[begin Listed entries]
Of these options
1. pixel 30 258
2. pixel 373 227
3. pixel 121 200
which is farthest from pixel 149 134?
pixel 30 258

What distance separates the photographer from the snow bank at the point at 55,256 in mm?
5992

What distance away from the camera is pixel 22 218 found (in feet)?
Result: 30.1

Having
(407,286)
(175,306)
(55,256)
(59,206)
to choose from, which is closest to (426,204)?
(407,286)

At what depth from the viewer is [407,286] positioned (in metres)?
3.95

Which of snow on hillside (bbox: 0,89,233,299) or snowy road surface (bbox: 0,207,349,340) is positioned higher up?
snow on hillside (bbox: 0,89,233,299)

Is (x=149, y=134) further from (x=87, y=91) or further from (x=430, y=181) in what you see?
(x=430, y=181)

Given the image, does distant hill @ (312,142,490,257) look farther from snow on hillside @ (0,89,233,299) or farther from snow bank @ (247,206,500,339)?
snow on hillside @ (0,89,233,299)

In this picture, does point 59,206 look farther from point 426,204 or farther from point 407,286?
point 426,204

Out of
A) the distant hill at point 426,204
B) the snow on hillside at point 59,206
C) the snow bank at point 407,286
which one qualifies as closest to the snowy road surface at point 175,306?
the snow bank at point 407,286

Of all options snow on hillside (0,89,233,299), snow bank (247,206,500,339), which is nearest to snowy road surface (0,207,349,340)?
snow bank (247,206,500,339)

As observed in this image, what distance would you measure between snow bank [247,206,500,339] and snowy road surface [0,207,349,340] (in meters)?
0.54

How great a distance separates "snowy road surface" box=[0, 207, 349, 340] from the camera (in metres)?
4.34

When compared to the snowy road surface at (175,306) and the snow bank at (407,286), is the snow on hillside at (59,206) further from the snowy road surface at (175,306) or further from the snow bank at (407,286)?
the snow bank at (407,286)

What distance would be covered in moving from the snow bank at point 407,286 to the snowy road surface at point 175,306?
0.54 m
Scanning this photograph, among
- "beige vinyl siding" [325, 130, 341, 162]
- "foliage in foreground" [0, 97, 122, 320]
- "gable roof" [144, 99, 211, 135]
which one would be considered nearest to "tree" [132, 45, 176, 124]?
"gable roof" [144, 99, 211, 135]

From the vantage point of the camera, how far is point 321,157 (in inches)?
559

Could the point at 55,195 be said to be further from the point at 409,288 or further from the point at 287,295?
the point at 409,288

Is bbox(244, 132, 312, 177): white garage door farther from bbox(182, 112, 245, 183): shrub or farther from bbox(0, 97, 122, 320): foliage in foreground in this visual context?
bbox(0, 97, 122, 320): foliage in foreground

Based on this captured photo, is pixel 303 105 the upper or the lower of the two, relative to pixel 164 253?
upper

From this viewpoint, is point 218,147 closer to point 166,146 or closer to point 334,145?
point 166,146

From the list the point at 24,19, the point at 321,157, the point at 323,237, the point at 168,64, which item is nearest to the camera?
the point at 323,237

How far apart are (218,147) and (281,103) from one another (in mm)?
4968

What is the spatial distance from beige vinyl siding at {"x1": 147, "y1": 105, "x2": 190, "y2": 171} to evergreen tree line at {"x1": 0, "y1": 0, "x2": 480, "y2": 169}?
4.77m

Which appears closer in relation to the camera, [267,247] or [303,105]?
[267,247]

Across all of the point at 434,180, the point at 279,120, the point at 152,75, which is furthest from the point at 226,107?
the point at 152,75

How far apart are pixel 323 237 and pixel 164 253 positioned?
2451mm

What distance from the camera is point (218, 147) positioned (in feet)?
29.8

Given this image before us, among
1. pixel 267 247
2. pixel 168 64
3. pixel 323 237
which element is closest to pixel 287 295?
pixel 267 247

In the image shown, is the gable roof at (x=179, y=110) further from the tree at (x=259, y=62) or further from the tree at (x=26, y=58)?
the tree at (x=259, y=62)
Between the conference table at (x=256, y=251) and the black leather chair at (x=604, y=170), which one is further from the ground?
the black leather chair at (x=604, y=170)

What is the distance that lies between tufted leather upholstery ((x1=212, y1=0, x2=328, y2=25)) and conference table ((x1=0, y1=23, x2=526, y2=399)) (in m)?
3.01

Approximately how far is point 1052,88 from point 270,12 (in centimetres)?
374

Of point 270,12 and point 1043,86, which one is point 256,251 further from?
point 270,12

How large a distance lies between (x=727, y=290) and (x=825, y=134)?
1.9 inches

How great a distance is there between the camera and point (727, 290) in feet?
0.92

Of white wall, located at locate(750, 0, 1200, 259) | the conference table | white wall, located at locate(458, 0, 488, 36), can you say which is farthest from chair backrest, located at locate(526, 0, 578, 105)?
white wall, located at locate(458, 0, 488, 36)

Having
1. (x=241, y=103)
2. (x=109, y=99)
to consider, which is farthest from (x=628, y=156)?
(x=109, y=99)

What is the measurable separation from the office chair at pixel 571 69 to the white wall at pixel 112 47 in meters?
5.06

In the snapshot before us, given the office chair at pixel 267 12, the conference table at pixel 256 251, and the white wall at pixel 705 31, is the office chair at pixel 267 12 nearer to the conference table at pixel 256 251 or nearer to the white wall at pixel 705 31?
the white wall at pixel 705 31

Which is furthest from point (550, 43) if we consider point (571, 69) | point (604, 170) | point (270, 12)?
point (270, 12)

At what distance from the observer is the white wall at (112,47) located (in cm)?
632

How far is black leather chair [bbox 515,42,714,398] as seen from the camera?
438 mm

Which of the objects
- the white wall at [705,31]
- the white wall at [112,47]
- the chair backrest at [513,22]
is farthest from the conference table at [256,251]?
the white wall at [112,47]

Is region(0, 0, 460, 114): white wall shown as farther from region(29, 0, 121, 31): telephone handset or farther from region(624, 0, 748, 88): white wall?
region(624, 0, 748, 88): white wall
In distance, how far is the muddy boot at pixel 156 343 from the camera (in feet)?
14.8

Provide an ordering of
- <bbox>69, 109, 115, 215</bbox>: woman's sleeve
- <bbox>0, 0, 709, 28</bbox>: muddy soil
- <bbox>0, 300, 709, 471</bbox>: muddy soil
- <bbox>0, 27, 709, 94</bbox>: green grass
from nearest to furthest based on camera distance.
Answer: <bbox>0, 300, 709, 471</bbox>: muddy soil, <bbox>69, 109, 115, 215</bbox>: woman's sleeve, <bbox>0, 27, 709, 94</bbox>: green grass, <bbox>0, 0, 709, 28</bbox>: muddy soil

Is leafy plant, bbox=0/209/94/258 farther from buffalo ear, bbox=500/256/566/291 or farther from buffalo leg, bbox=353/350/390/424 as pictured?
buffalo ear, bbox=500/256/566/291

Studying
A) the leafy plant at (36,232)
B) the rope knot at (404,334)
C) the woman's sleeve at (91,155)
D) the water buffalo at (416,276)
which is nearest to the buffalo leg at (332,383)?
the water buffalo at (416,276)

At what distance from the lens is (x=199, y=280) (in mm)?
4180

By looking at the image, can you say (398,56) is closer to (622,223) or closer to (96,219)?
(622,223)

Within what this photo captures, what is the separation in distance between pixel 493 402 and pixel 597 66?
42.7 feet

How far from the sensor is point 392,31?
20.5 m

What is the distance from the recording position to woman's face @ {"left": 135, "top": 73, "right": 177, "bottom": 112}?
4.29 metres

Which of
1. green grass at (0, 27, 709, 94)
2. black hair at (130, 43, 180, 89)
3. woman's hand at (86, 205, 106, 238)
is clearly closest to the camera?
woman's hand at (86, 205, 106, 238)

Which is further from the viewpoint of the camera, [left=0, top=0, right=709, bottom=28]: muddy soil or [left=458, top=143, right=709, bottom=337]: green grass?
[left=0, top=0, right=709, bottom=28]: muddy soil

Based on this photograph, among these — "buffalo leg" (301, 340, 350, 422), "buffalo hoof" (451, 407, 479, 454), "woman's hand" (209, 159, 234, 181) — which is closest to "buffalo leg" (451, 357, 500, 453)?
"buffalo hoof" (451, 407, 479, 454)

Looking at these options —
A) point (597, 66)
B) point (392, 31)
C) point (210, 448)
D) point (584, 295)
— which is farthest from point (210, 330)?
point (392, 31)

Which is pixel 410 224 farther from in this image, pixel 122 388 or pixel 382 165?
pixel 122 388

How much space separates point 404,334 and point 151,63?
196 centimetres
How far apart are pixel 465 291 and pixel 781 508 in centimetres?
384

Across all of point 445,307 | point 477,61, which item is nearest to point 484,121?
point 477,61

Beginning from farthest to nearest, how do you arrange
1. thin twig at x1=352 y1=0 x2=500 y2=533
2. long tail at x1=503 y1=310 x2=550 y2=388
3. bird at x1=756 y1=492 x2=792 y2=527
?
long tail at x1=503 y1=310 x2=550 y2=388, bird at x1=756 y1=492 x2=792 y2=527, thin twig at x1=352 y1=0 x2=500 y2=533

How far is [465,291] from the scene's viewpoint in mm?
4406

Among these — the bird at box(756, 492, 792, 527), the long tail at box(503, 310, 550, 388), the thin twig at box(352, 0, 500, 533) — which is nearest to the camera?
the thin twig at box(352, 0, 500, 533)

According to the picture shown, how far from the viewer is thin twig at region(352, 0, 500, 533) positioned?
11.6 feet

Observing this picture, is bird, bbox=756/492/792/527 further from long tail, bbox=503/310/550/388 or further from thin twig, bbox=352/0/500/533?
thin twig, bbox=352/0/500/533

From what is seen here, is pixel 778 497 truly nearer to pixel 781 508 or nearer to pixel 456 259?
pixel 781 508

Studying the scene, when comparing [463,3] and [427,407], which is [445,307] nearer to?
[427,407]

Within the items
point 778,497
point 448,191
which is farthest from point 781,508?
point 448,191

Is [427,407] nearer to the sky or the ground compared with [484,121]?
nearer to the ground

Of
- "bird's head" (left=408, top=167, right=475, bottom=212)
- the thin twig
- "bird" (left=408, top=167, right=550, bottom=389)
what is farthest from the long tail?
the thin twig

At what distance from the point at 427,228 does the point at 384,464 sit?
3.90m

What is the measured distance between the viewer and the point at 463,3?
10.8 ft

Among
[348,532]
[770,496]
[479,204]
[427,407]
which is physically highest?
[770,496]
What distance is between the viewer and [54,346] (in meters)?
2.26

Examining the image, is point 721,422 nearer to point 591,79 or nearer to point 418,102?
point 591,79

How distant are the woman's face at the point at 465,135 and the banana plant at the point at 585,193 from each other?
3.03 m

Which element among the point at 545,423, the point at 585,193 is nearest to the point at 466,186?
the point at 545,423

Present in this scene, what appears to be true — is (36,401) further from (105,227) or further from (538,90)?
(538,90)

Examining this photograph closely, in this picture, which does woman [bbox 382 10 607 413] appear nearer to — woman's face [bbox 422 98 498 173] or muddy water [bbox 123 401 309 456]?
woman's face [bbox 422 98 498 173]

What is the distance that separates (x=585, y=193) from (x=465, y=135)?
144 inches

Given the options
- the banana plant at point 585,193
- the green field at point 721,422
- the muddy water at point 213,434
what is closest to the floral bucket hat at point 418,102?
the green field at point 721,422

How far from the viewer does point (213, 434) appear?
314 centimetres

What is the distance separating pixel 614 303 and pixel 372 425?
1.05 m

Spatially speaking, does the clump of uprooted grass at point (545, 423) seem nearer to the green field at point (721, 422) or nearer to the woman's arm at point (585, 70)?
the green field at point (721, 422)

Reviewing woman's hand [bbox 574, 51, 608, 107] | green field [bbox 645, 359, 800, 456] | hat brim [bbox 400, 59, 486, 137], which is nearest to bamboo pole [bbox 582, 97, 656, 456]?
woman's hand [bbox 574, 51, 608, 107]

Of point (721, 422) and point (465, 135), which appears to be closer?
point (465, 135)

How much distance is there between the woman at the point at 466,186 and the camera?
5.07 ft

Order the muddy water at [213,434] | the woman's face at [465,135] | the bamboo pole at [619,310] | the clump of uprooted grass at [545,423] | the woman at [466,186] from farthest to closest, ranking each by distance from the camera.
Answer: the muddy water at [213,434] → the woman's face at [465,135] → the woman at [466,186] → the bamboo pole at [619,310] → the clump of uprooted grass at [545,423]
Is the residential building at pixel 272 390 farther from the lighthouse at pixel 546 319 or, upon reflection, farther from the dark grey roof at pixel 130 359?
[end Listed entries]
• [Exercise prompt]:
Every line from the one containing "Of point (721, 422)" through the end of the data must be repeated exactly, and no other line.

• [In response]:
Of point (721, 422) and point (465, 135), which appears to be closer?
point (465, 135)

How much distance is there between the woman at the point at 466,186 and the camera?
5.07 ft

Order the muddy water at [213,434] | the woman's face at [465,135] | the bamboo pole at [619,310] | the clump of uprooted grass at [545,423] | the woman at [466,186] from farthest to closest, ranking each by distance from the camera.
Answer: the muddy water at [213,434] → the woman's face at [465,135] → the woman at [466,186] → the bamboo pole at [619,310] → the clump of uprooted grass at [545,423]
Is the residential building at pixel 272 390 farther from the lighthouse at pixel 546 319 or, upon reflection, farther from the dark grey roof at pixel 130 359?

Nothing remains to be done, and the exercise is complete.